He’s known in confectionary circles as the “Picasso of Pastry,” and it’s a fitting title for Pierre Hermé. Like the other artist, Hermé is an interdisciplinary creative who paints and sculpts in a style that can only be described as his own. His chosen mediums? Pastry, chocolate – and now, coffee.
Hermé has brought his pastry-making expertise and passion for developing taste and flavour combinations to the art of the brew, with bold and delicious blends being the result. Coffee is a drink characterized (and judged on) its complex flavour profiles, so developing a coffee collection for the most discerning of palates is an undertaking well-suited to Hermé’s skill set.
In his new collaboration with Nespresso, Hermé’s touch is evident—from the jewel-like packaging to the bold black single origin coffee from Colombia, the Infiniment Espresso. The Arabica beans, which express an impressive depth of flavour, are sourced from the region of Tolima, Columbia, where the farmers who work with Nespresso prioritize sustainability. In addition to the perfect bold structure of the Infiniment Espresso (no doubt a result of how Hermé collaborated with Nespresso master roasters for these decadent co-creations) there are also two flavoured coffees: delicate and aromatic Infiniment Gourmand Saveur Noisette and the smooth and alluring Ifiniment Fruité Saveur Framboise. All three coffees are unmistakably Hermé, and have been developed for the most discriminating tastes – epicures will delight in the both the aroma and flavours of all three coffees.
Historically, nowhere has Hermé’s ability to showcase his unlimited creativity and method of expression been more pronounced than in the macaron. The Infiniment Macarons, in particular the Infinitely Hazelnut Praline, Infinitely Chocolate Paineiras and his Isfahan macarons, are staples. The flavour harmonies of the Isfahan macarons are typically Hermé: surprising, unfamiliar flavour combinations and totally addictive. Subtly sweet rose cream is balanced by intensely fruity raspberry and highlighted with lychee’s floral notes. This is the inspiration for Infiniment Fruité Saveur Raspberry. “When I make Infiniment Fruité,” Pierre Hermé says, “I like to let the coffee rest for a few minutes to allow the flavour to bloom.”
While you may have to be in Europe to experience Pierre Hermé Infiniment Macarons, you can enjoy all three of his Nespresso Infiniment Gourmet Coffees – Infinitely Gourmet Hazelnut Flavour, Infinitely Double Espresso and Infinitely Fruity Raspberry Flavour – right here in Canada. Nespresso’s covetable holiday advent calendar is an ode to the pastry master: it includes samples of the Pierre Hermé collection along with a surprise treat. Of course, a Pierre Hermé collection without confections wouldn’t be, well, a Pierre Hermé collection.

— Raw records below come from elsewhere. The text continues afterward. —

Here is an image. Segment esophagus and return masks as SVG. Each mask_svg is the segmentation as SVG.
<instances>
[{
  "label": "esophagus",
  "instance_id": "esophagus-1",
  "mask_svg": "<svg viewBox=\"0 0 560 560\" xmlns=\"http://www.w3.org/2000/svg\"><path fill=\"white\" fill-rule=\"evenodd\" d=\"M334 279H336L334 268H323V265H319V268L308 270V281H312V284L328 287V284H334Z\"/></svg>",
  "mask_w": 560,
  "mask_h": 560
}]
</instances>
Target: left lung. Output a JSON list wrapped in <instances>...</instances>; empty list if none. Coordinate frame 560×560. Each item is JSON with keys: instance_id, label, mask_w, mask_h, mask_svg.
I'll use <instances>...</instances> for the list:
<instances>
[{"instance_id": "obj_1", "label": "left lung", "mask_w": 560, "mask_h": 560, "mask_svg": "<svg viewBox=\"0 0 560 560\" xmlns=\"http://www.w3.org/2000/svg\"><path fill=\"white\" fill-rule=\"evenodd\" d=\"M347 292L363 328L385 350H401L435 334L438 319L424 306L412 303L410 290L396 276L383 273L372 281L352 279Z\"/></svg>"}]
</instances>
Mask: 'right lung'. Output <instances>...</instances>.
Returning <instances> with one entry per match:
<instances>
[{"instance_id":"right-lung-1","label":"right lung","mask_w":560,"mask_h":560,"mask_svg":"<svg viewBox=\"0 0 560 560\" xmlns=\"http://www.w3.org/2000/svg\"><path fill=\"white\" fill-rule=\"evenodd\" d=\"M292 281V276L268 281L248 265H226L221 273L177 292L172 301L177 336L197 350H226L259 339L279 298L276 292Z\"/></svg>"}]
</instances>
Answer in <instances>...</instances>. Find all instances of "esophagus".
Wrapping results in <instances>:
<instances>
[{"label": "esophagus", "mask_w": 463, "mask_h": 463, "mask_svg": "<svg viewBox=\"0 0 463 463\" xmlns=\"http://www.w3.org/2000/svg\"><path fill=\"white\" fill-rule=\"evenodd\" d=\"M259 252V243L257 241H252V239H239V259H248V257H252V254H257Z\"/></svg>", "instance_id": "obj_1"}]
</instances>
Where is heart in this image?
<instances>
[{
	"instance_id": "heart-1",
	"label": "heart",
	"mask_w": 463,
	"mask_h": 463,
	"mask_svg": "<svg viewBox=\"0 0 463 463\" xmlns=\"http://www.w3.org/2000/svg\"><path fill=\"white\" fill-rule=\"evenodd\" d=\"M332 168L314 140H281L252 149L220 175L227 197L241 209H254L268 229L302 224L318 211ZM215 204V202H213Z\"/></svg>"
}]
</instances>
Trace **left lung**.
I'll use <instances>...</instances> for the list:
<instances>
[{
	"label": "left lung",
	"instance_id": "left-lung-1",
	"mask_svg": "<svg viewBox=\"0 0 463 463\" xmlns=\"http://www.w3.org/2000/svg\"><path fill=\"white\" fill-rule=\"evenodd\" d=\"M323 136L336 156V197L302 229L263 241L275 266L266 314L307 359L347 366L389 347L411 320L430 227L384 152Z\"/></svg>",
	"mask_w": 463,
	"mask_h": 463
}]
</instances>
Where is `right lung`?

Enter his 70% dark chocolate squares. They work in tandem with the coffees, and are meant to be enjoyed post-sip.
Well on his way to becoming the patron saint of pastry chefs, Pierre Hermé’s career spans decades of innovation. Starting as an apprentice in Paris at age 14 for Gaston Lenôtre, widely considered the father of modern pastry, he went on to become an early pioneer of using both sweet and savoury flavours in desserts. He’s often been credited as revolutionizing the standards of style in pastry, with the acclaimed Michelin Guide referring to him as an “Architect of Taste.”
It’s certainly not his first time crafting caffeinated beverages (his glam boutiques and cafes from Paris to Tokyo have long served carefully curated drinks) but the partnership with Nespresso represents the next stage in Hermé’s ascent to household name status, not just in Europe and Asia, but around the world. This Nespresso | Pierre Hermé collection is a clear message from the architect of taste: now is the season of giving, and he has gifts to share.